#### [Written instruction]
Could you convert the data from the line containing "this 250×188 image." through the end of the data, both ends included, into a two-column CSV with the headers input and output? Put each text and its answer in one row, each in a single quoted field with line breaks replaced by spaces.

Stored records:
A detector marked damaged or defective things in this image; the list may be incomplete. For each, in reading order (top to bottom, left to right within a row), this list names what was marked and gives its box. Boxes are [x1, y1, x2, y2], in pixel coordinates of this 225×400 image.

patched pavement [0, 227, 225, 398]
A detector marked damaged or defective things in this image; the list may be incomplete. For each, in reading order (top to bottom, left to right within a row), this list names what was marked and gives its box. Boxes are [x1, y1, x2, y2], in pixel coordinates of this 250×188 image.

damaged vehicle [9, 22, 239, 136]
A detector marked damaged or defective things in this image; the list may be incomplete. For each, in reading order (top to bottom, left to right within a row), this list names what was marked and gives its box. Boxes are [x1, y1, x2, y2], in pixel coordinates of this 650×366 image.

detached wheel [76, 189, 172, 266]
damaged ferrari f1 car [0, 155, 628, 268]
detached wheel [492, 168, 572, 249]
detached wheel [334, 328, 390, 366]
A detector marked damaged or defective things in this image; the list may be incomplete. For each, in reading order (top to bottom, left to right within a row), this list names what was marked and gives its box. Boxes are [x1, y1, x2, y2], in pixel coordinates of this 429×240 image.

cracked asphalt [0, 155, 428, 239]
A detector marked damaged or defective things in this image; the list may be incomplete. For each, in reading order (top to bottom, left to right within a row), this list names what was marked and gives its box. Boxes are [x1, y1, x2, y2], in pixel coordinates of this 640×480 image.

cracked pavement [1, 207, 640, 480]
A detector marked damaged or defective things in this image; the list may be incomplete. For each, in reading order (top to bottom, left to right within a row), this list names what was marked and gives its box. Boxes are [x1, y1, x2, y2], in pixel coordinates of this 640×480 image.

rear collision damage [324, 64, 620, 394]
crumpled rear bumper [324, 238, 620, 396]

#### [Solution for this task]
input,output
"A detector marked damaged or defective things in this image; the list may be incomplete. For each, in reading order (top to bottom, left to right within a row), this list names what was marked and gives its box. Boxes are [x1, y1, x2, y2], in pixel coordinates of this 250×188 image.","damaged vehicle [9, 22, 239, 136]"
"A detector marked damaged or defective things in this image; the list may be incomplete. For each, in reading order (top to bottom, left to right within a row), this list names what was marked and gives its box. Boxes are [x1, y1, x2, y2], in pixel coordinates of this 650×366 image.","detached wheel [76, 189, 172, 266] damaged ferrari f1 car [0, 155, 628, 268] detached wheel [492, 168, 572, 249] detached wheel [334, 328, 390, 366]"
"A detector marked damaged or defective things in this image; the list may be incomplete. For each, in reading order (top to bottom, left to right within a row), this list names what was marked and gives its box. Boxes are [x1, y1, x2, y2], in pixel coordinates of this 429×240 image.","cracked asphalt [0, 155, 428, 239]"
"A detector marked damaged or defective things in this image; the list may be incomplete. For each, in reading order (top to bottom, left to right within a row), this list names what was marked and gives its box. Boxes are [x1, y1, x2, y2], in pixel coordinates of this 640×480 image.","cracked pavement [1, 207, 640, 480]"
"A detector marked damaged or defective things in this image; the list may be incomplete. For each, in reading order (top to bottom, left to right within a row), this list names what was marked and gives its box. Boxes are [x1, y1, x2, y2], in pixel coordinates of this 640×480 image.","rear collision damage [324, 64, 620, 394] crumpled rear bumper [324, 238, 620, 396]"